"If the Government falls, it will be simply because it doesn't know its own strength. It runs away every time anyone shakes a stick at it; it never says, 'Turn us out and be damned!' Meanwhile its authority is being sapped daily.... It's the old complaint I brought against it for eight years before the war. Ministers are so high and mighty that they never remember who it is that keeps 'em in power. 'Never explain, never complain!' It won't do! For months the Press has been urging that something must be done to raise fresh drafts after the Somme slaughter, that food prices must be controlled, that Ireland can't be left where she is. The Government goes about like Caesar's wife.... And everyone thinks it's doing nothing, and where should we be without Lord Northcliffe? And give us a Man! I don't know when or where the break will come, but I hear most ominous cracks."

The break came—unexpectedly, so far as I was concerned—in the first week of December. I say "unexpectedly," because I have yet to discover why the Government did not fall three months earlier or endure until three months later. Bertrand, who took on a new lease of life when the days of crisis approached, told me that the point of cleavage was the question whether more troops should be sent to Salonica. True or false, this was obscured by an ultimatum in which the Secretary of State for War called for a Merovingian War Cabinet in which the Prime Minister was to have no place.

As I walked home from my office, the contents bills bore the legend, "England's Strong Man to Go." George Oakleigh and one or two others were dining with me, and by the time that I was dressed the news was being shouted in the streets that the Government had resigned. I suppose that I am as near to an Independent as the caucuses and the House of Commons will allow, but, though I had opposed the old Liberal administration in fully half of its measures, I felt a sentimental regret that the long rule was over. It closed an epoch to me at a time of life when I did not want to close epochs.

"I had four years of it at the beginning," said George unenthusiastically. "I'm afraid that in my youth and inexperience I hoped more of it than it was capable of giving. And I was rather glad to be out when the war came along. Beresford's quite right, you know; for seven or eight years the fate of this country was in the hands of three or four men who accepted our support and never gave us an inkling where they were taking us.
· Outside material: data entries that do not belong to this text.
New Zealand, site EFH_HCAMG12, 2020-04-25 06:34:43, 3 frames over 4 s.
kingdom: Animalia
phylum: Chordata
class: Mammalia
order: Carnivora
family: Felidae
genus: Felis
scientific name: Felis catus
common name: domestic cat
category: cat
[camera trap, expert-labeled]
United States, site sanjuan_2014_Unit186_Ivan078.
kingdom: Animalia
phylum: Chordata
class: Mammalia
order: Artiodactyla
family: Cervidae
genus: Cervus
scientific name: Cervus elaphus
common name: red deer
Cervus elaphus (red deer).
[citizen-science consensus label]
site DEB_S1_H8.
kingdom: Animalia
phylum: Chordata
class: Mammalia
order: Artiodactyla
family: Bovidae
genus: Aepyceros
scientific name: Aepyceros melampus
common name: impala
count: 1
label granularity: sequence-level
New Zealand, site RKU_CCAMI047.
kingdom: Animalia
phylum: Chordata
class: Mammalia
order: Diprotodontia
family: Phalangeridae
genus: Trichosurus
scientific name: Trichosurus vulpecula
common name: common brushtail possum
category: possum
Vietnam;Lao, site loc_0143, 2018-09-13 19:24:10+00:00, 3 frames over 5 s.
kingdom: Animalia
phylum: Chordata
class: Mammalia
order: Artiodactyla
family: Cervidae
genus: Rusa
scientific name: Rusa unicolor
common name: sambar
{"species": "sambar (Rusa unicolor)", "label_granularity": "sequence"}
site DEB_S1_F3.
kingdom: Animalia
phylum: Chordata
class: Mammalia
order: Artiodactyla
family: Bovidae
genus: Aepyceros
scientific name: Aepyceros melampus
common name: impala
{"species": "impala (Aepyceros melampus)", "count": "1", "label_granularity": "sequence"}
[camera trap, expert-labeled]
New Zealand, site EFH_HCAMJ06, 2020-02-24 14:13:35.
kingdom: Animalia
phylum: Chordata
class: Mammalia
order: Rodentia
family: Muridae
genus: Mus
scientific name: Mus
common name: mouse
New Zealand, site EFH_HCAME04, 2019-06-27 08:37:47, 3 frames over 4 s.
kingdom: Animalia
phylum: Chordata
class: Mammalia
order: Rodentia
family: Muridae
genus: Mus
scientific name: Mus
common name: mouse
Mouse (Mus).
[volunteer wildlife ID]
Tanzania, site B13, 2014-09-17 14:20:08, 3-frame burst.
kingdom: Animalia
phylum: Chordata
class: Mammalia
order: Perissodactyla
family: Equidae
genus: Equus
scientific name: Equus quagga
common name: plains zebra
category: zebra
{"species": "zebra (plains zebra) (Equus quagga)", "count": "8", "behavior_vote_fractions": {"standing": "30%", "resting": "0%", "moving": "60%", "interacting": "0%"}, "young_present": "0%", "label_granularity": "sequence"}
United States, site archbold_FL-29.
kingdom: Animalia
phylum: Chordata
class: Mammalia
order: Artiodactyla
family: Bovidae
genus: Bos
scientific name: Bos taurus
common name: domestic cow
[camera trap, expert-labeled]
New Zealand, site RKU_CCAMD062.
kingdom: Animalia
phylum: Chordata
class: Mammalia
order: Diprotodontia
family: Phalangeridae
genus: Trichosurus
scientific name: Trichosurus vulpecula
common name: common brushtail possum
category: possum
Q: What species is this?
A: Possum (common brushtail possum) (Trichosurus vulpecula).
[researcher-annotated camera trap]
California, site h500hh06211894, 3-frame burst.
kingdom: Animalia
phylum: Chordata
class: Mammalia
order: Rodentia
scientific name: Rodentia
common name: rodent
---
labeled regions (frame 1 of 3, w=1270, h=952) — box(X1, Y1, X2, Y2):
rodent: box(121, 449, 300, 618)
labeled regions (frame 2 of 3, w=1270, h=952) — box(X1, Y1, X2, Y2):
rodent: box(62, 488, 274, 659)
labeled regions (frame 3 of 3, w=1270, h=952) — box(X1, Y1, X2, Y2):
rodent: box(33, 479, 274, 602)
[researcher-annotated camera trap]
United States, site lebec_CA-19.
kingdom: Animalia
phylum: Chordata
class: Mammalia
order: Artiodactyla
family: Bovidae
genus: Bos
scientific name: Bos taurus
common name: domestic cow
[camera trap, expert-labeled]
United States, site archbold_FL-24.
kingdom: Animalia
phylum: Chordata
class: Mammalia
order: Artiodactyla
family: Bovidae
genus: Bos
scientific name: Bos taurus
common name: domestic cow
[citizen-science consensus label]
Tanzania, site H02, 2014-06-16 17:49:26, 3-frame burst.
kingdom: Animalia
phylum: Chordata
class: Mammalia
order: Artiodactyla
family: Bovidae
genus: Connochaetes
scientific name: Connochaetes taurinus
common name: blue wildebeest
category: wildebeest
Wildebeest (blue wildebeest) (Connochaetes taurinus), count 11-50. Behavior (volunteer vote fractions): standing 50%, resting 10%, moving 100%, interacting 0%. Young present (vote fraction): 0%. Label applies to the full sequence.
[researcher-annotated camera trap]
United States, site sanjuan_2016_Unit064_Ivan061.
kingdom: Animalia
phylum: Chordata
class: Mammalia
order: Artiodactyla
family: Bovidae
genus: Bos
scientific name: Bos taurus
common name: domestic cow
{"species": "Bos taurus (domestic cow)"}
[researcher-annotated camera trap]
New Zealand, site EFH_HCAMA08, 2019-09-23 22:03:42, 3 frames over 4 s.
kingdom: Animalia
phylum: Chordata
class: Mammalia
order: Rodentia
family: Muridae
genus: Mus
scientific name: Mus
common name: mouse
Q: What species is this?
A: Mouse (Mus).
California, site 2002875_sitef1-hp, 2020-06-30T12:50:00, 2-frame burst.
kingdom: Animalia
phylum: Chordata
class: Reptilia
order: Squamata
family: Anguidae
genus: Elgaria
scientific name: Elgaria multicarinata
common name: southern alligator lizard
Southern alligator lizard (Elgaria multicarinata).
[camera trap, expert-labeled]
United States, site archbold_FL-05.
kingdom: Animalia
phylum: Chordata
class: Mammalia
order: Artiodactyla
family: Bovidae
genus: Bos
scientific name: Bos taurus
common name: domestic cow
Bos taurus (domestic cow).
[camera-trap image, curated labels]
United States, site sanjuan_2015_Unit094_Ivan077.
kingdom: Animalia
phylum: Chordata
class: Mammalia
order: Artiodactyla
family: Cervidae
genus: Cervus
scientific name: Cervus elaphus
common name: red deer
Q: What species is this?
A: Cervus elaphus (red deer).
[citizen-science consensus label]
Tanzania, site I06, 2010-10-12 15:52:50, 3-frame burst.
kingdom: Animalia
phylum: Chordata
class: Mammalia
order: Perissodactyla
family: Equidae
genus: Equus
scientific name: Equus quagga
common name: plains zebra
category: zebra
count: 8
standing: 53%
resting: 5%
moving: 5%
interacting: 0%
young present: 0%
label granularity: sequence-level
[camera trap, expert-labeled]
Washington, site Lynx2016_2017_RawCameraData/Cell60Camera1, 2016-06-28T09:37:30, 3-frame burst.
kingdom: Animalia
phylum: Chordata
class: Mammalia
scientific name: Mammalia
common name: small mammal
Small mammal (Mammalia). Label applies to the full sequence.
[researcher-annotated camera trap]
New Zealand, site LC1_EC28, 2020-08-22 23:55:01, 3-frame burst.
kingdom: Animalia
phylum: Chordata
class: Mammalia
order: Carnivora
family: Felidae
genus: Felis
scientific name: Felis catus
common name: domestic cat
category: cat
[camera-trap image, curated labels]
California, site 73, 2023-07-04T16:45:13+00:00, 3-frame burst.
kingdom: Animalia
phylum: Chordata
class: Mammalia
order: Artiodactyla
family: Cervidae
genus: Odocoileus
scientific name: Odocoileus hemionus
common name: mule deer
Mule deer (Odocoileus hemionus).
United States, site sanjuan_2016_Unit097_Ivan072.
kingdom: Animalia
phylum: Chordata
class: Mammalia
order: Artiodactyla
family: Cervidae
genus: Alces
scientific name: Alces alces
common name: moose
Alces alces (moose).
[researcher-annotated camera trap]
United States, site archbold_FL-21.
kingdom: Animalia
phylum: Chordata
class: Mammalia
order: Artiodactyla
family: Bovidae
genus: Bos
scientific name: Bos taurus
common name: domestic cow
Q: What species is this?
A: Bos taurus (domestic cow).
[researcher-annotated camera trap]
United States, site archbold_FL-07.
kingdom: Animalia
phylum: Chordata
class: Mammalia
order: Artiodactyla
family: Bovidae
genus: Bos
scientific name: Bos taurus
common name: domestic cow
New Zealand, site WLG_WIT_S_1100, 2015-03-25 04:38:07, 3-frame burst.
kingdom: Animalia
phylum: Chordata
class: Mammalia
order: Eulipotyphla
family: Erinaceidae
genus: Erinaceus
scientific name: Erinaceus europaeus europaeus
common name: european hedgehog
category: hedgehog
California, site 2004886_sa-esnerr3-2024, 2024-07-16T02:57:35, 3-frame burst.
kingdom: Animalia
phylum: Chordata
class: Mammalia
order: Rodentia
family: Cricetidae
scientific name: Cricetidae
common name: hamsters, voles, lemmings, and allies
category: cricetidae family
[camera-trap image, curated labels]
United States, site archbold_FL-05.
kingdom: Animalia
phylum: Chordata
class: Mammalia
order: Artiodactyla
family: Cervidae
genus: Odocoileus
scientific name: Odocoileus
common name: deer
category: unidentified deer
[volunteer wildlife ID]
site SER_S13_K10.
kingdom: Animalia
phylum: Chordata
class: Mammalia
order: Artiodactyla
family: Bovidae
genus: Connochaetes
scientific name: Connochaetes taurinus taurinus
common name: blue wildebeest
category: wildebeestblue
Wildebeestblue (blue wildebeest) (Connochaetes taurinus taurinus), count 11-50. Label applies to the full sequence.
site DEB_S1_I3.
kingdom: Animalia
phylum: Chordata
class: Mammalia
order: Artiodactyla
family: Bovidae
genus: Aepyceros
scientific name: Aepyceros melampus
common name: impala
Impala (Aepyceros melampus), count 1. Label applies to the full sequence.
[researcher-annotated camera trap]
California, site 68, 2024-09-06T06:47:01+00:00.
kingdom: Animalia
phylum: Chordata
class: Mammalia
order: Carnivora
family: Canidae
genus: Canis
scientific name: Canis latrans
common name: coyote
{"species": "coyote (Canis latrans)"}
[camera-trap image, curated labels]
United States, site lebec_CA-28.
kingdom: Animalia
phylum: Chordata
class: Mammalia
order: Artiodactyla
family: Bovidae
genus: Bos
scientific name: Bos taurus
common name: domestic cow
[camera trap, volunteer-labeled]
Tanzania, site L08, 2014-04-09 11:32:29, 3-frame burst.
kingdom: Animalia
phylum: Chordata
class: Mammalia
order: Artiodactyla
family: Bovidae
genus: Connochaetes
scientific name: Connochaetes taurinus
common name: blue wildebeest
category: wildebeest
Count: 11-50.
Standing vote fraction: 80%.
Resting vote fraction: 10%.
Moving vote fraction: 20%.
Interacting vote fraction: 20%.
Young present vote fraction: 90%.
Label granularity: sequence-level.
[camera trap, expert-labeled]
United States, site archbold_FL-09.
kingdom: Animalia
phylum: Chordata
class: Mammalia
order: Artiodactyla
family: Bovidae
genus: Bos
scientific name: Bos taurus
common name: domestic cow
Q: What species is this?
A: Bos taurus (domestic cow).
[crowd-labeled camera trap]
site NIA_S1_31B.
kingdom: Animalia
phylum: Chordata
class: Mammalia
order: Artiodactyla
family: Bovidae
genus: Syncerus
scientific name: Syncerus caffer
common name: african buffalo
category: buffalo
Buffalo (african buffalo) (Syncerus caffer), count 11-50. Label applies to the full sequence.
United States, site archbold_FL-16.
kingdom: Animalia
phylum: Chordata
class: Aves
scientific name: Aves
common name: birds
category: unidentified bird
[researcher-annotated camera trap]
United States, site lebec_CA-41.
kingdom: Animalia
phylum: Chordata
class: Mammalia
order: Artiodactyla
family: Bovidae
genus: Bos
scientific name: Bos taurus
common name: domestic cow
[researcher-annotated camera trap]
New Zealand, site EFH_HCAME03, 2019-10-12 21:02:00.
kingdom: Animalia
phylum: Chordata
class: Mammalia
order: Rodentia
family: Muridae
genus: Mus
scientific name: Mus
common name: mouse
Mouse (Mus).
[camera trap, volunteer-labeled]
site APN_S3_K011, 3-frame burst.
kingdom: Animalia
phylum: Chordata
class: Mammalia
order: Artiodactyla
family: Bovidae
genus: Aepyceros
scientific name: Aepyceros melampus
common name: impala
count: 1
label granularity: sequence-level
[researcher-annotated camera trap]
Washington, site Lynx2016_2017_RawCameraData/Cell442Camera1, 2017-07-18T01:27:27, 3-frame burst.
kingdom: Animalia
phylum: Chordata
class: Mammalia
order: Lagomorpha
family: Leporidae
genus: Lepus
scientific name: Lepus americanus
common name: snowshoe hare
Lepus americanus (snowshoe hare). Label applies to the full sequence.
Are all political rank-and-filers treated as cavalierly as we've been? It goes on right to the end. The Coalition came into existence without consulting the Liberal Party and now it's gone out—every bit as much on its own. You and I don't know why; there was no vote, no trial of strength. Nobody can say how many supporters anyone else can claim; there isn't even the usual man who's defeated the Government for the King to send for. They have treated the party like dirt! Now it remains to be seen whether an alternative Government can be formed."

That night and for a day or two afterwards London was filled with a greater political excitement than I can ever remember at any other time. Bertrand told me that, in the interests of governmental and national unity, there had been a disposition to accept the terms of the ultimatum, but that a majority had decided that here at least a stand must be made.

"Now you simply must tell me what's happening!" young Deganway exclaimed when I met him dining late at the Club. "Bonar Law's been sent for, as you know, but I hear he's told the King he can't form a Government. That leaves only George. How much life do you give him? Three weeks? I want you to say three weeks, because I've got a fortnight bet on the other way with a man in the War Office and I'm rather inclined to hedge."

The next day it was announced officially that Mr. Bonar Law was unable to form a Government and that the King had sent for the Secretary of State for War. There was fresh furious speculation how short a time would suffice to shew that he would fail, as his predecessor had failed, but the speculation was incommoded by the intrusion of fact. Bertrand informed me that the Prime Minister-Elect had struck a bargain with Labour, but that the Liberal and Unionist members of the Coalition were refusing to serve under a man who had slain his master. I next heard that the Unionist attitude was modified, that it was felt the King's Government must be carried on, that pressure had been brought....

"Of course, when once the rot sets in!" cried George Oakleigh, when we met by the tape-machine at the Club. He was undisguisedly disappointed, which was interesting. For eight or nine years I had heard from him plain and bitter criticism of the Government, but the old faith in his political idols had survived unexpectedly to make him forget the war and become the most excited of partisans. No terms were too strong to describe the treachery which had laid the Government low; his new-born good-will towards the dead Ministry was only exceeded by his blind antagonism to any alternative. "There was a day when Lloyd George could not get a man near him; then the Tories began to rat and everyone tried to elbow his way in before his neighbour.... He'd got the liver in his pocket, everyone was afraid of being left out, the doors of the War Office weren't wide enough to let them all in. This latest development has rather disgusted me with politics. I shouldn't have minded, if it had been an ordinary peace-time political intrigue. I suppose I've been hoping for a higher standard since the war ... gratitude—things of that kind. How are you going to vote, Stornaway? Bertrand keeps saying that he must support the de facto Government. Is that your view?"

"I want to see the de facto Government first," I said.

"You've an intelligent anticipation here," he answered, handing me a copy of the "Night Gazette." "Sir John Woburn can be relied on to have good stable information."